Page MenuHomePhabricator

[ARM][LowOverheadLoops] Combine a VCMP and VPST into a VPT
ClosedPublic

Authored by samtebbs on Sep 14 2020, 8:02 AM.

Details

Summary

This patch combines a VCMP followed by a VPST into a VPT, which has the same semantics as the combination of the former two.

Diff Detail

Event Timeline

samtebbs created this revision.Sep 14 2020, 8:02 AM
samtebbs requested review of this revision.Sep 14 2020, 8:02 AM
samparker added inline comments.Sep 15 2020, 4:32 AM
llvm/lib/Target/ARM/ARMLowOverheadLoops.cpp
1301

Shouldn't you be searching for any VCMP opcode? RDA would be a nicer way of finding the VPR def, but that shouldn't be unnecessary anyway - I'm pretty certain the VCMP should be the 'Divergent' instruction.

llvm/test/CodeGen/Thumb2/LowOverheadLoops/vcmp-vpst-combination.ll
2

Probably best not to run at -O3, just in case upstream/downstream have different optimisation pipelines.

samtebbs updated this revision to Diff 291888.Sep 15 2020, 6:28 AM

Remove -O3 from test and improve VCMP detection.

samtebbs updated this revision to Diff 291890.Sep 15 2020, 6:33 AM

Clean up the formatting a little.

samtebbs marked 2 inline comments as done.Sep 15 2020, 6:36 AM
samtebbs added inline comments.
llvm/lib/Target/ARM/ARMLowOverheadLoops.cpp
1301

Checking the Divergent is much better, thanks.

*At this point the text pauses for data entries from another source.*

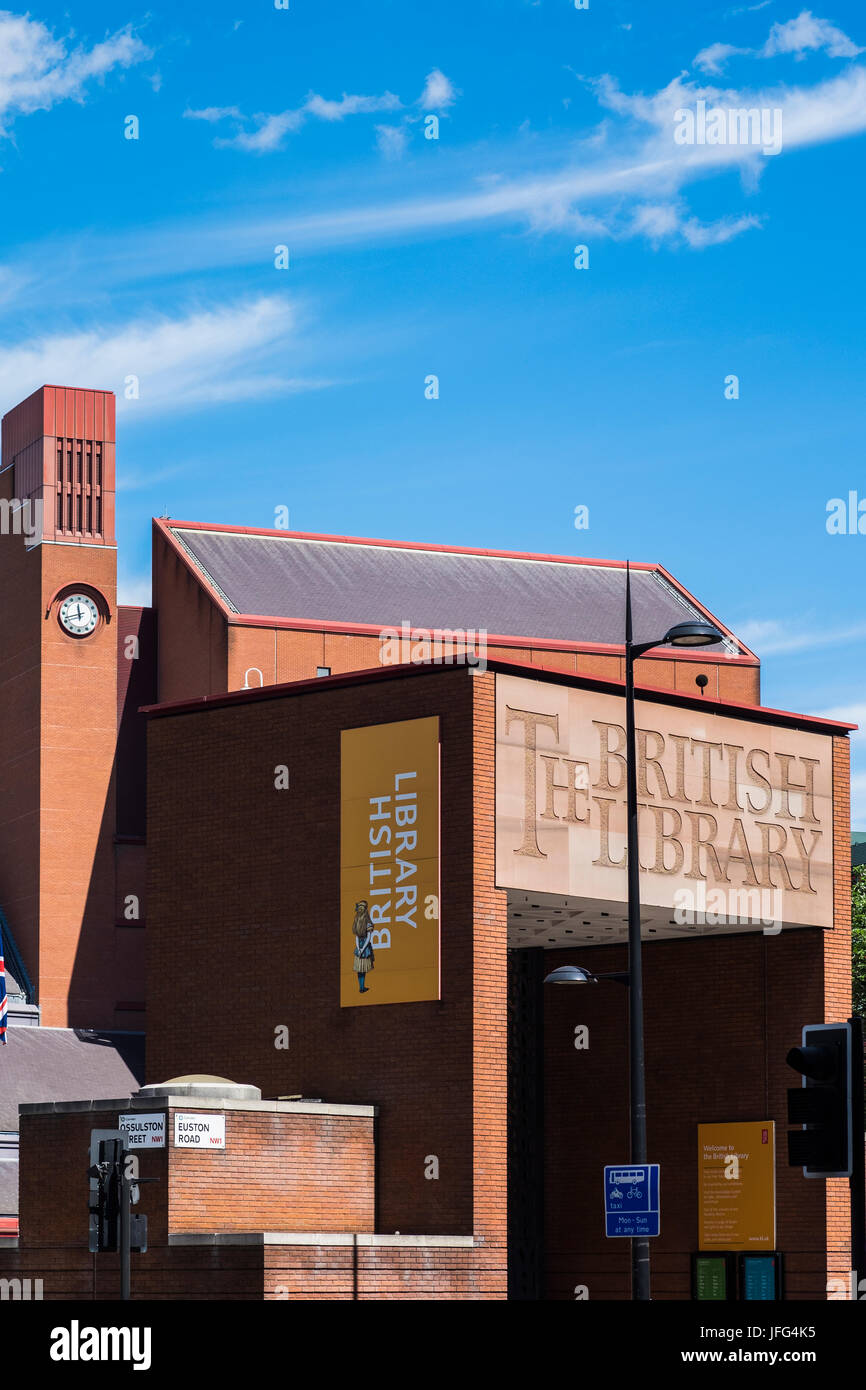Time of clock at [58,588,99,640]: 11:42
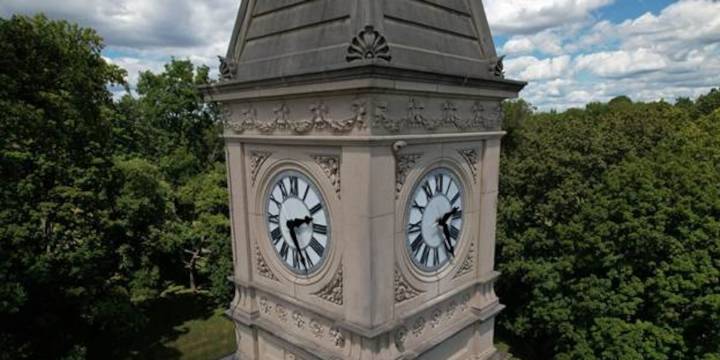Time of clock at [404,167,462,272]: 2:25
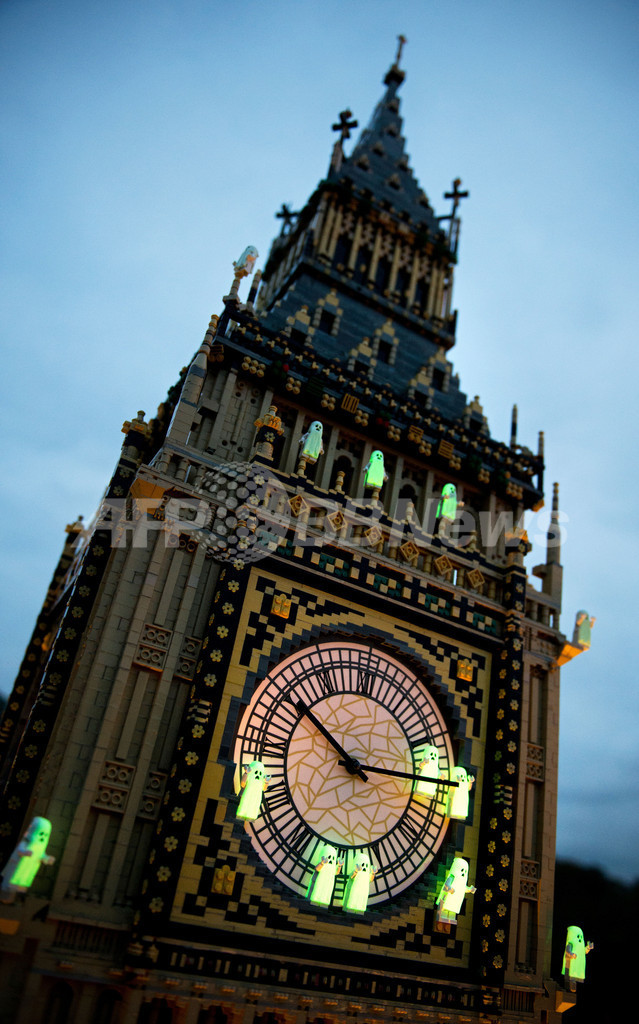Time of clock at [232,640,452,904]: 10:14
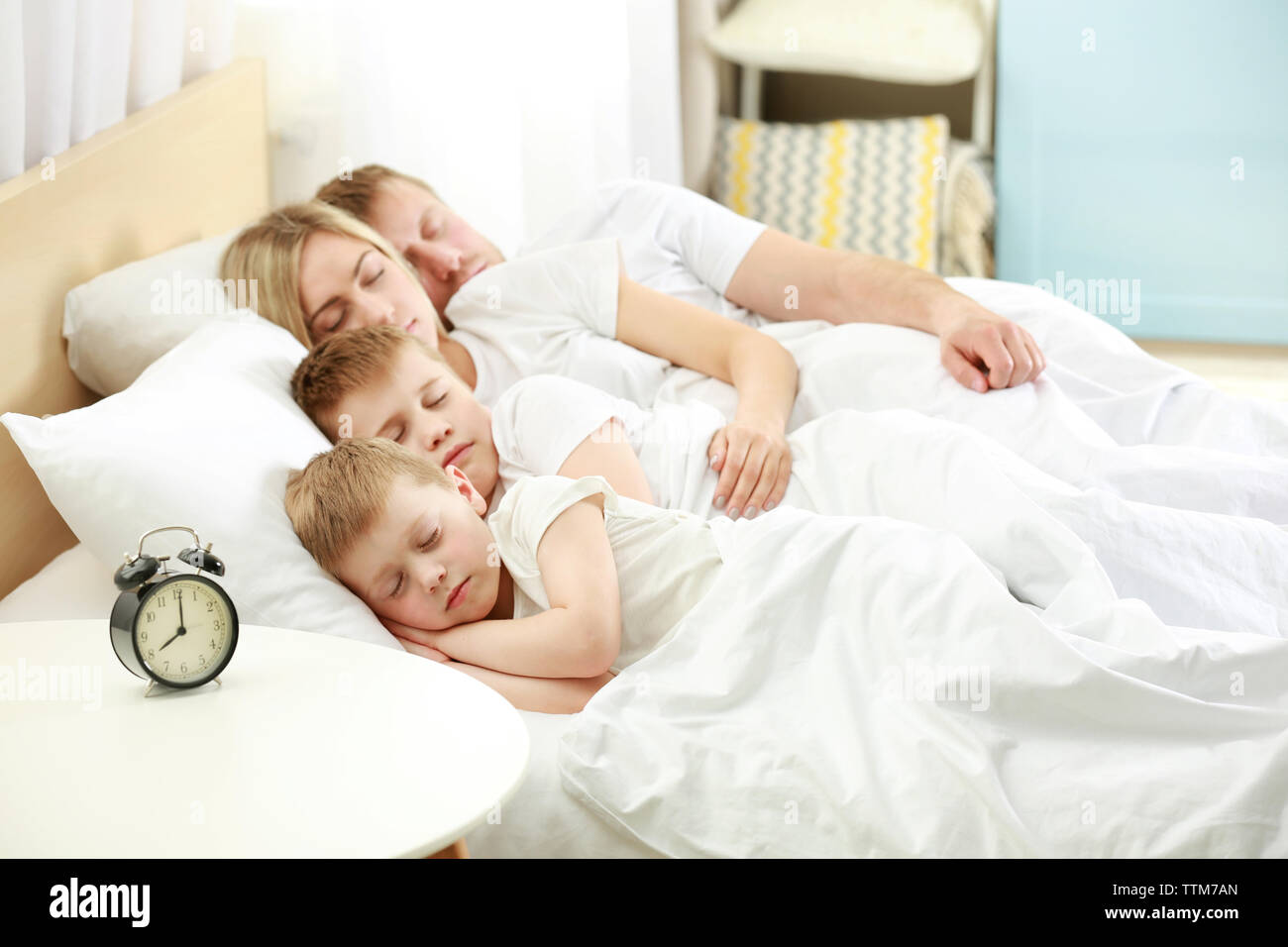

I also realised that I wasn't decrementing I if the ++I == E check failed so this new logic is more robust.

samtebbs marked an inline comment as done.Sep 15 2020, 9:00 AM
samparker accepted this revision.Sep 15 2020, 11:51 PM

LGTM, thanks.

This revision is now accepted and ready to land.Sep 15 2020, 11:51 PM
dmgreen added inline comments.Sep 16 2020, 10:13 AM
llvm/lib/Target/ARM/ARMLowOverheadLoops.cpp
1326

The VPT block pass has some very similar code. Do we need to check that Operand 1 and Operand 2 have not been modified between the VCMP and where we are materializing the VPT to?

samtebbs marked an inline comment as done.Sep 21 2020, 7:27 AM
samtebbs added inline comments.
llvm/lib/Target/ARM/ARMLowOverheadLoops.cpp
1326

That is a good spot. I'll submit a check for this in a follow-up.